Dry_Den · ‎2015-10-13

Hi all.

Just updated to Snapdrive 7.0.3 from 5.2 (it's a long story...)

We have some scripted overnight jobs which created cloned volumes based on SMSQL snapshots and attach these to various SQL servers. Multiple servers run essentially the same script. Since upgrading Snapdrive one job on one server has started failing.

The job disconnects the destination volumes. Removes the LUNS that were disconnected. Then creates new cloned LUNS and connects them. One LUN is the SQL data, the other is the SQL logs, each is in a volume of it's own. The part that fails is the connecting of the log LUN, bearing in mind that the data LUN has connected successfully in the previous step.

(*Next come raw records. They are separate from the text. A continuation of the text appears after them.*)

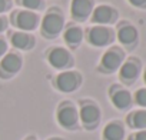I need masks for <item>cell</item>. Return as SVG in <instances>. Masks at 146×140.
<instances>
[{
    "mask_svg": "<svg viewBox=\"0 0 146 140\" xmlns=\"http://www.w3.org/2000/svg\"><path fill=\"white\" fill-rule=\"evenodd\" d=\"M119 19V12L110 5H99L95 6L92 16H90V23L92 24H99V26H110L115 24Z\"/></svg>",
    "mask_w": 146,
    "mask_h": 140,
    "instance_id": "obj_11",
    "label": "cell"
},
{
    "mask_svg": "<svg viewBox=\"0 0 146 140\" xmlns=\"http://www.w3.org/2000/svg\"><path fill=\"white\" fill-rule=\"evenodd\" d=\"M47 140H63V139H60V137H50V139H47Z\"/></svg>",
    "mask_w": 146,
    "mask_h": 140,
    "instance_id": "obj_27",
    "label": "cell"
},
{
    "mask_svg": "<svg viewBox=\"0 0 146 140\" xmlns=\"http://www.w3.org/2000/svg\"><path fill=\"white\" fill-rule=\"evenodd\" d=\"M127 2L137 9H146V0H127Z\"/></svg>",
    "mask_w": 146,
    "mask_h": 140,
    "instance_id": "obj_25",
    "label": "cell"
},
{
    "mask_svg": "<svg viewBox=\"0 0 146 140\" xmlns=\"http://www.w3.org/2000/svg\"><path fill=\"white\" fill-rule=\"evenodd\" d=\"M117 72H119V79L122 83H125V85L135 83L140 75V60L137 57L126 59Z\"/></svg>",
    "mask_w": 146,
    "mask_h": 140,
    "instance_id": "obj_15",
    "label": "cell"
},
{
    "mask_svg": "<svg viewBox=\"0 0 146 140\" xmlns=\"http://www.w3.org/2000/svg\"><path fill=\"white\" fill-rule=\"evenodd\" d=\"M9 42H7V39H6V36H3V34H0V59H2L7 52H9Z\"/></svg>",
    "mask_w": 146,
    "mask_h": 140,
    "instance_id": "obj_22",
    "label": "cell"
},
{
    "mask_svg": "<svg viewBox=\"0 0 146 140\" xmlns=\"http://www.w3.org/2000/svg\"><path fill=\"white\" fill-rule=\"evenodd\" d=\"M6 39L9 42V46L13 47L16 52H30L36 47L37 42L33 33L30 32H22L16 29H7Z\"/></svg>",
    "mask_w": 146,
    "mask_h": 140,
    "instance_id": "obj_10",
    "label": "cell"
},
{
    "mask_svg": "<svg viewBox=\"0 0 146 140\" xmlns=\"http://www.w3.org/2000/svg\"><path fill=\"white\" fill-rule=\"evenodd\" d=\"M13 3H16L19 9H26L36 13L44 12L46 9V0H15Z\"/></svg>",
    "mask_w": 146,
    "mask_h": 140,
    "instance_id": "obj_19",
    "label": "cell"
},
{
    "mask_svg": "<svg viewBox=\"0 0 146 140\" xmlns=\"http://www.w3.org/2000/svg\"><path fill=\"white\" fill-rule=\"evenodd\" d=\"M56 120L57 123L66 130H76L79 127V110L75 103L69 100L62 102L56 110Z\"/></svg>",
    "mask_w": 146,
    "mask_h": 140,
    "instance_id": "obj_8",
    "label": "cell"
},
{
    "mask_svg": "<svg viewBox=\"0 0 146 140\" xmlns=\"http://www.w3.org/2000/svg\"><path fill=\"white\" fill-rule=\"evenodd\" d=\"M115 34L119 43L129 50L137 44V39H139L137 29L129 22H120L115 30Z\"/></svg>",
    "mask_w": 146,
    "mask_h": 140,
    "instance_id": "obj_14",
    "label": "cell"
},
{
    "mask_svg": "<svg viewBox=\"0 0 146 140\" xmlns=\"http://www.w3.org/2000/svg\"><path fill=\"white\" fill-rule=\"evenodd\" d=\"M7 19H9V24L13 29L33 33L36 29H39L42 16L36 12L26 10V9H13L10 12V16H7Z\"/></svg>",
    "mask_w": 146,
    "mask_h": 140,
    "instance_id": "obj_2",
    "label": "cell"
},
{
    "mask_svg": "<svg viewBox=\"0 0 146 140\" xmlns=\"http://www.w3.org/2000/svg\"><path fill=\"white\" fill-rule=\"evenodd\" d=\"M116 39L115 29L110 26H99V24H92L85 30V40L88 42L89 46L102 49L106 46H110L113 40Z\"/></svg>",
    "mask_w": 146,
    "mask_h": 140,
    "instance_id": "obj_4",
    "label": "cell"
},
{
    "mask_svg": "<svg viewBox=\"0 0 146 140\" xmlns=\"http://www.w3.org/2000/svg\"><path fill=\"white\" fill-rule=\"evenodd\" d=\"M127 124L132 129L146 130V110H135L127 116Z\"/></svg>",
    "mask_w": 146,
    "mask_h": 140,
    "instance_id": "obj_18",
    "label": "cell"
},
{
    "mask_svg": "<svg viewBox=\"0 0 146 140\" xmlns=\"http://www.w3.org/2000/svg\"><path fill=\"white\" fill-rule=\"evenodd\" d=\"M25 140H37V137H36V136H27Z\"/></svg>",
    "mask_w": 146,
    "mask_h": 140,
    "instance_id": "obj_26",
    "label": "cell"
},
{
    "mask_svg": "<svg viewBox=\"0 0 146 140\" xmlns=\"http://www.w3.org/2000/svg\"><path fill=\"white\" fill-rule=\"evenodd\" d=\"M79 120L80 124L86 130H93L99 126L100 119H102V110L99 104L93 100L83 99L79 103Z\"/></svg>",
    "mask_w": 146,
    "mask_h": 140,
    "instance_id": "obj_5",
    "label": "cell"
},
{
    "mask_svg": "<svg viewBox=\"0 0 146 140\" xmlns=\"http://www.w3.org/2000/svg\"><path fill=\"white\" fill-rule=\"evenodd\" d=\"M83 83V76L78 70H64L59 72L53 77V87L62 93H73L80 89Z\"/></svg>",
    "mask_w": 146,
    "mask_h": 140,
    "instance_id": "obj_6",
    "label": "cell"
},
{
    "mask_svg": "<svg viewBox=\"0 0 146 140\" xmlns=\"http://www.w3.org/2000/svg\"><path fill=\"white\" fill-rule=\"evenodd\" d=\"M46 61L59 72H64V70H72L75 66V56L73 53L63 46H52L46 50L44 53Z\"/></svg>",
    "mask_w": 146,
    "mask_h": 140,
    "instance_id": "obj_3",
    "label": "cell"
},
{
    "mask_svg": "<svg viewBox=\"0 0 146 140\" xmlns=\"http://www.w3.org/2000/svg\"><path fill=\"white\" fill-rule=\"evenodd\" d=\"M7 29H9V19L6 15H3V16H0V34L7 32Z\"/></svg>",
    "mask_w": 146,
    "mask_h": 140,
    "instance_id": "obj_23",
    "label": "cell"
},
{
    "mask_svg": "<svg viewBox=\"0 0 146 140\" xmlns=\"http://www.w3.org/2000/svg\"><path fill=\"white\" fill-rule=\"evenodd\" d=\"M62 36H63V42L69 50H76L82 46V43L85 40V29L79 23L70 22L64 26Z\"/></svg>",
    "mask_w": 146,
    "mask_h": 140,
    "instance_id": "obj_12",
    "label": "cell"
},
{
    "mask_svg": "<svg viewBox=\"0 0 146 140\" xmlns=\"http://www.w3.org/2000/svg\"><path fill=\"white\" fill-rule=\"evenodd\" d=\"M133 100L137 106L146 107V87H142V89L136 90V93L133 96Z\"/></svg>",
    "mask_w": 146,
    "mask_h": 140,
    "instance_id": "obj_20",
    "label": "cell"
},
{
    "mask_svg": "<svg viewBox=\"0 0 146 140\" xmlns=\"http://www.w3.org/2000/svg\"><path fill=\"white\" fill-rule=\"evenodd\" d=\"M125 61V50L119 46H110L100 57L98 64V72L103 75H112L120 69Z\"/></svg>",
    "mask_w": 146,
    "mask_h": 140,
    "instance_id": "obj_7",
    "label": "cell"
},
{
    "mask_svg": "<svg viewBox=\"0 0 146 140\" xmlns=\"http://www.w3.org/2000/svg\"><path fill=\"white\" fill-rule=\"evenodd\" d=\"M13 0H0V16L6 15L7 12H12Z\"/></svg>",
    "mask_w": 146,
    "mask_h": 140,
    "instance_id": "obj_21",
    "label": "cell"
},
{
    "mask_svg": "<svg viewBox=\"0 0 146 140\" xmlns=\"http://www.w3.org/2000/svg\"><path fill=\"white\" fill-rule=\"evenodd\" d=\"M95 0H70V17L75 23H85L90 19L95 9Z\"/></svg>",
    "mask_w": 146,
    "mask_h": 140,
    "instance_id": "obj_13",
    "label": "cell"
},
{
    "mask_svg": "<svg viewBox=\"0 0 146 140\" xmlns=\"http://www.w3.org/2000/svg\"><path fill=\"white\" fill-rule=\"evenodd\" d=\"M143 80H145V83H146V70H145V73H143Z\"/></svg>",
    "mask_w": 146,
    "mask_h": 140,
    "instance_id": "obj_28",
    "label": "cell"
},
{
    "mask_svg": "<svg viewBox=\"0 0 146 140\" xmlns=\"http://www.w3.org/2000/svg\"><path fill=\"white\" fill-rule=\"evenodd\" d=\"M25 59L20 52L9 50L2 59H0V79L9 80L15 77L23 67Z\"/></svg>",
    "mask_w": 146,
    "mask_h": 140,
    "instance_id": "obj_9",
    "label": "cell"
},
{
    "mask_svg": "<svg viewBox=\"0 0 146 140\" xmlns=\"http://www.w3.org/2000/svg\"><path fill=\"white\" fill-rule=\"evenodd\" d=\"M64 26H66V19L63 10L59 6H50L44 10V15L40 19L39 30L42 37L47 40H54L62 34Z\"/></svg>",
    "mask_w": 146,
    "mask_h": 140,
    "instance_id": "obj_1",
    "label": "cell"
},
{
    "mask_svg": "<svg viewBox=\"0 0 146 140\" xmlns=\"http://www.w3.org/2000/svg\"><path fill=\"white\" fill-rule=\"evenodd\" d=\"M109 97H110V102L113 103V106L119 110H126L133 103V97H132L130 92L127 89L122 87L120 85H112L110 86Z\"/></svg>",
    "mask_w": 146,
    "mask_h": 140,
    "instance_id": "obj_16",
    "label": "cell"
},
{
    "mask_svg": "<svg viewBox=\"0 0 146 140\" xmlns=\"http://www.w3.org/2000/svg\"><path fill=\"white\" fill-rule=\"evenodd\" d=\"M103 140H123L125 139V126L119 120L109 122L103 129Z\"/></svg>",
    "mask_w": 146,
    "mask_h": 140,
    "instance_id": "obj_17",
    "label": "cell"
},
{
    "mask_svg": "<svg viewBox=\"0 0 146 140\" xmlns=\"http://www.w3.org/2000/svg\"><path fill=\"white\" fill-rule=\"evenodd\" d=\"M129 140H146V130H139L136 133H133Z\"/></svg>",
    "mask_w": 146,
    "mask_h": 140,
    "instance_id": "obj_24",
    "label": "cell"
}]
</instances>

The error on the first run of the job is:

Failed to connect to LUN. Failure in connecting to the LUN.

LUN Name = servername_lun_LiveLogs
Storage Path = /vol/servername_clone_servername2_vol_Logs_Snapshot/
Protocol Type = HTTPS
Storage System Name = Filer2
Requested Mount Point = C:\VOLUMEMOUNTPOINTS\SNAPSHOT\LOGS\
Assigned Mount Point = C:\VOLUMEMOUNTPOINTS\SNAPSHOT\LOGS\

Error code : Timeout has occurred while waiting for disk arrival notification from the operating system.

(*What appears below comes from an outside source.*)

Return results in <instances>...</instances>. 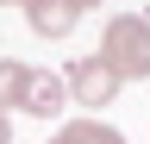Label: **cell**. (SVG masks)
Here are the masks:
<instances>
[{"label": "cell", "instance_id": "1", "mask_svg": "<svg viewBox=\"0 0 150 144\" xmlns=\"http://www.w3.org/2000/svg\"><path fill=\"white\" fill-rule=\"evenodd\" d=\"M94 57H100L119 82H150V19H138V13H112Z\"/></svg>", "mask_w": 150, "mask_h": 144}, {"label": "cell", "instance_id": "2", "mask_svg": "<svg viewBox=\"0 0 150 144\" xmlns=\"http://www.w3.org/2000/svg\"><path fill=\"white\" fill-rule=\"evenodd\" d=\"M63 82H69V106H112V94H119V75L100 57H81Z\"/></svg>", "mask_w": 150, "mask_h": 144}, {"label": "cell", "instance_id": "3", "mask_svg": "<svg viewBox=\"0 0 150 144\" xmlns=\"http://www.w3.org/2000/svg\"><path fill=\"white\" fill-rule=\"evenodd\" d=\"M69 106V82L56 75V69H25V88H19V113L31 119H56Z\"/></svg>", "mask_w": 150, "mask_h": 144}, {"label": "cell", "instance_id": "4", "mask_svg": "<svg viewBox=\"0 0 150 144\" xmlns=\"http://www.w3.org/2000/svg\"><path fill=\"white\" fill-rule=\"evenodd\" d=\"M25 25L38 38H69V31L81 25V6H75V0H25Z\"/></svg>", "mask_w": 150, "mask_h": 144}, {"label": "cell", "instance_id": "5", "mask_svg": "<svg viewBox=\"0 0 150 144\" xmlns=\"http://www.w3.org/2000/svg\"><path fill=\"white\" fill-rule=\"evenodd\" d=\"M63 132H69V144H125V132H112L100 119H69Z\"/></svg>", "mask_w": 150, "mask_h": 144}, {"label": "cell", "instance_id": "6", "mask_svg": "<svg viewBox=\"0 0 150 144\" xmlns=\"http://www.w3.org/2000/svg\"><path fill=\"white\" fill-rule=\"evenodd\" d=\"M19 88H25V63L0 57V113H6V106H19Z\"/></svg>", "mask_w": 150, "mask_h": 144}, {"label": "cell", "instance_id": "7", "mask_svg": "<svg viewBox=\"0 0 150 144\" xmlns=\"http://www.w3.org/2000/svg\"><path fill=\"white\" fill-rule=\"evenodd\" d=\"M0 144H13V119L6 113H0Z\"/></svg>", "mask_w": 150, "mask_h": 144}, {"label": "cell", "instance_id": "8", "mask_svg": "<svg viewBox=\"0 0 150 144\" xmlns=\"http://www.w3.org/2000/svg\"><path fill=\"white\" fill-rule=\"evenodd\" d=\"M75 6H81V13H88V6H100V0H75Z\"/></svg>", "mask_w": 150, "mask_h": 144}, {"label": "cell", "instance_id": "9", "mask_svg": "<svg viewBox=\"0 0 150 144\" xmlns=\"http://www.w3.org/2000/svg\"><path fill=\"white\" fill-rule=\"evenodd\" d=\"M0 6H25V0H0Z\"/></svg>", "mask_w": 150, "mask_h": 144}]
</instances>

The log volume looks as if it's been created properly if you check System Manager.

If I rerun the job immediately it fails, I get a bunch of errors trying to connect the same lun:

Error description: LUN is not recognized by Windows. Possible reasons: this disk is not formatted, or this disk is under delete/disconnect/restore operation.

If I bounce the SnapDrive service and try again, it runs fine.

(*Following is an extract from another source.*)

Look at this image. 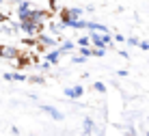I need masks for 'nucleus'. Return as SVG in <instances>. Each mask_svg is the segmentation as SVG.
Segmentation results:
<instances>
[{"label":"nucleus","mask_w":149,"mask_h":136,"mask_svg":"<svg viewBox=\"0 0 149 136\" xmlns=\"http://www.w3.org/2000/svg\"><path fill=\"white\" fill-rule=\"evenodd\" d=\"M89 37H91V45H95V48H112V45H115L112 43L115 39H112L108 33H95V30H91Z\"/></svg>","instance_id":"1"},{"label":"nucleus","mask_w":149,"mask_h":136,"mask_svg":"<svg viewBox=\"0 0 149 136\" xmlns=\"http://www.w3.org/2000/svg\"><path fill=\"white\" fill-rule=\"evenodd\" d=\"M43 26L45 24H37V22H33V20H24V22H19V30L30 35V37H35V35H39L41 30H43Z\"/></svg>","instance_id":"2"},{"label":"nucleus","mask_w":149,"mask_h":136,"mask_svg":"<svg viewBox=\"0 0 149 136\" xmlns=\"http://www.w3.org/2000/svg\"><path fill=\"white\" fill-rule=\"evenodd\" d=\"M39 110L41 112H45L50 119H54V121H65V112H61L56 106H52V104H39Z\"/></svg>","instance_id":"3"},{"label":"nucleus","mask_w":149,"mask_h":136,"mask_svg":"<svg viewBox=\"0 0 149 136\" xmlns=\"http://www.w3.org/2000/svg\"><path fill=\"white\" fill-rule=\"evenodd\" d=\"M30 9H33V2H30V0H22V2L17 4V20L19 22H24V20L30 17Z\"/></svg>","instance_id":"4"},{"label":"nucleus","mask_w":149,"mask_h":136,"mask_svg":"<svg viewBox=\"0 0 149 136\" xmlns=\"http://www.w3.org/2000/svg\"><path fill=\"white\" fill-rule=\"evenodd\" d=\"M63 95H65V97H69V99H80L82 95H84V86H82V84H74V86H65Z\"/></svg>","instance_id":"5"},{"label":"nucleus","mask_w":149,"mask_h":136,"mask_svg":"<svg viewBox=\"0 0 149 136\" xmlns=\"http://www.w3.org/2000/svg\"><path fill=\"white\" fill-rule=\"evenodd\" d=\"M19 56V52L13 48V45H0V59H4V61H15Z\"/></svg>","instance_id":"6"},{"label":"nucleus","mask_w":149,"mask_h":136,"mask_svg":"<svg viewBox=\"0 0 149 136\" xmlns=\"http://www.w3.org/2000/svg\"><path fill=\"white\" fill-rule=\"evenodd\" d=\"M95 130H97V125L91 117L82 119V136H95Z\"/></svg>","instance_id":"7"},{"label":"nucleus","mask_w":149,"mask_h":136,"mask_svg":"<svg viewBox=\"0 0 149 136\" xmlns=\"http://www.w3.org/2000/svg\"><path fill=\"white\" fill-rule=\"evenodd\" d=\"M37 41L41 45H48V48H54V45H56V39L52 37V35H43V33L37 35Z\"/></svg>","instance_id":"8"},{"label":"nucleus","mask_w":149,"mask_h":136,"mask_svg":"<svg viewBox=\"0 0 149 136\" xmlns=\"http://www.w3.org/2000/svg\"><path fill=\"white\" fill-rule=\"evenodd\" d=\"M2 78H4V80H9V82H24L28 76L19 74V71H7V74H4Z\"/></svg>","instance_id":"9"},{"label":"nucleus","mask_w":149,"mask_h":136,"mask_svg":"<svg viewBox=\"0 0 149 136\" xmlns=\"http://www.w3.org/2000/svg\"><path fill=\"white\" fill-rule=\"evenodd\" d=\"M61 56H63V52H61V48H56V50H50L48 54H45V61H48L50 65H56Z\"/></svg>","instance_id":"10"},{"label":"nucleus","mask_w":149,"mask_h":136,"mask_svg":"<svg viewBox=\"0 0 149 136\" xmlns=\"http://www.w3.org/2000/svg\"><path fill=\"white\" fill-rule=\"evenodd\" d=\"M65 13H67L69 17H82L84 9H80V7H69V9H65Z\"/></svg>","instance_id":"11"},{"label":"nucleus","mask_w":149,"mask_h":136,"mask_svg":"<svg viewBox=\"0 0 149 136\" xmlns=\"http://www.w3.org/2000/svg\"><path fill=\"white\" fill-rule=\"evenodd\" d=\"M26 80L30 82V84H45V78L43 76H28Z\"/></svg>","instance_id":"12"},{"label":"nucleus","mask_w":149,"mask_h":136,"mask_svg":"<svg viewBox=\"0 0 149 136\" xmlns=\"http://www.w3.org/2000/svg\"><path fill=\"white\" fill-rule=\"evenodd\" d=\"M74 48H76V41H65V43L61 45V52L65 54V52H71Z\"/></svg>","instance_id":"13"},{"label":"nucleus","mask_w":149,"mask_h":136,"mask_svg":"<svg viewBox=\"0 0 149 136\" xmlns=\"http://www.w3.org/2000/svg\"><path fill=\"white\" fill-rule=\"evenodd\" d=\"M80 54L84 56V59H89V56H93V50H91V45H80Z\"/></svg>","instance_id":"14"},{"label":"nucleus","mask_w":149,"mask_h":136,"mask_svg":"<svg viewBox=\"0 0 149 136\" xmlns=\"http://www.w3.org/2000/svg\"><path fill=\"white\" fill-rule=\"evenodd\" d=\"M93 91H95V93H102V95H104V93H106V84H104V82H100V80H97L95 84H93Z\"/></svg>","instance_id":"15"},{"label":"nucleus","mask_w":149,"mask_h":136,"mask_svg":"<svg viewBox=\"0 0 149 136\" xmlns=\"http://www.w3.org/2000/svg\"><path fill=\"white\" fill-rule=\"evenodd\" d=\"M76 45H78V48H80V45H91V37H89V35H84V37H80L78 41H76Z\"/></svg>","instance_id":"16"},{"label":"nucleus","mask_w":149,"mask_h":136,"mask_svg":"<svg viewBox=\"0 0 149 136\" xmlns=\"http://www.w3.org/2000/svg\"><path fill=\"white\" fill-rule=\"evenodd\" d=\"M125 43L130 45V48H134V45L141 43V39H138V37H125Z\"/></svg>","instance_id":"17"},{"label":"nucleus","mask_w":149,"mask_h":136,"mask_svg":"<svg viewBox=\"0 0 149 136\" xmlns=\"http://www.w3.org/2000/svg\"><path fill=\"white\" fill-rule=\"evenodd\" d=\"M84 61H86V59H84L82 54H80V56H74V59H71V63H76V65H80V63H84Z\"/></svg>","instance_id":"18"},{"label":"nucleus","mask_w":149,"mask_h":136,"mask_svg":"<svg viewBox=\"0 0 149 136\" xmlns=\"http://www.w3.org/2000/svg\"><path fill=\"white\" fill-rule=\"evenodd\" d=\"M138 48H141V50H149V41H141V43H138Z\"/></svg>","instance_id":"19"},{"label":"nucleus","mask_w":149,"mask_h":136,"mask_svg":"<svg viewBox=\"0 0 149 136\" xmlns=\"http://www.w3.org/2000/svg\"><path fill=\"white\" fill-rule=\"evenodd\" d=\"M115 41H119V43H125V37H123V35H119V33H117V35H115Z\"/></svg>","instance_id":"20"},{"label":"nucleus","mask_w":149,"mask_h":136,"mask_svg":"<svg viewBox=\"0 0 149 136\" xmlns=\"http://www.w3.org/2000/svg\"><path fill=\"white\" fill-rule=\"evenodd\" d=\"M125 136H136V132H134V128H125Z\"/></svg>","instance_id":"21"},{"label":"nucleus","mask_w":149,"mask_h":136,"mask_svg":"<svg viewBox=\"0 0 149 136\" xmlns=\"http://www.w3.org/2000/svg\"><path fill=\"white\" fill-rule=\"evenodd\" d=\"M117 76H119V78H125V76H127V69H119V71H117Z\"/></svg>","instance_id":"22"},{"label":"nucleus","mask_w":149,"mask_h":136,"mask_svg":"<svg viewBox=\"0 0 149 136\" xmlns=\"http://www.w3.org/2000/svg\"><path fill=\"white\" fill-rule=\"evenodd\" d=\"M2 22H7V13H2V11H0V24H2Z\"/></svg>","instance_id":"23"},{"label":"nucleus","mask_w":149,"mask_h":136,"mask_svg":"<svg viewBox=\"0 0 149 136\" xmlns=\"http://www.w3.org/2000/svg\"><path fill=\"white\" fill-rule=\"evenodd\" d=\"M2 30H4V28H2V26H0V33H2Z\"/></svg>","instance_id":"24"},{"label":"nucleus","mask_w":149,"mask_h":136,"mask_svg":"<svg viewBox=\"0 0 149 136\" xmlns=\"http://www.w3.org/2000/svg\"><path fill=\"white\" fill-rule=\"evenodd\" d=\"M2 2H4V0H0V4H2Z\"/></svg>","instance_id":"25"},{"label":"nucleus","mask_w":149,"mask_h":136,"mask_svg":"<svg viewBox=\"0 0 149 136\" xmlns=\"http://www.w3.org/2000/svg\"><path fill=\"white\" fill-rule=\"evenodd\" d=\"M145 136H149V132H147V134H145Z\"/></svg>","instance_id":"26"}]
</instances>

So it looks like something in the process of either cloning the volume or attaching the volume stalls but I'm not sure what. There's another job which runs right before this one which clones a different database in the same way, and that runs fine.

Any thoughts?

dmauro · ‎2015-10-14

Hi,

this is a common issue in misconfigured environments.

here is a KB which may help you:

https://kb.netapp.com/support/index?page=content&id=3014069&locale=en_US&access=s

in short, disk arrival timeout means the blocks of the SAN did not arrive to the upper layer of the OS where Volume manager sits. So before Volume Manager even tries to find a volume within it, because the notification that the disk is arrived did not get that far yet.

SnapDrives won't wait for ever, so we have a tunable timeout, however it is advicable that you fix the issue rather than work it around by increasing the timeout in the registry.

Typically, this can be a issue with misconfigured Fabric, multihomed filers sending zapi responses to SnapDrive using different interfaces, unsupported MPIO components like DSM version, HBA firmware and drivers.

you need to check also the IMT in order to find out if you have a supported SAN configuration.

hope that helps,

Domenico Di Mauro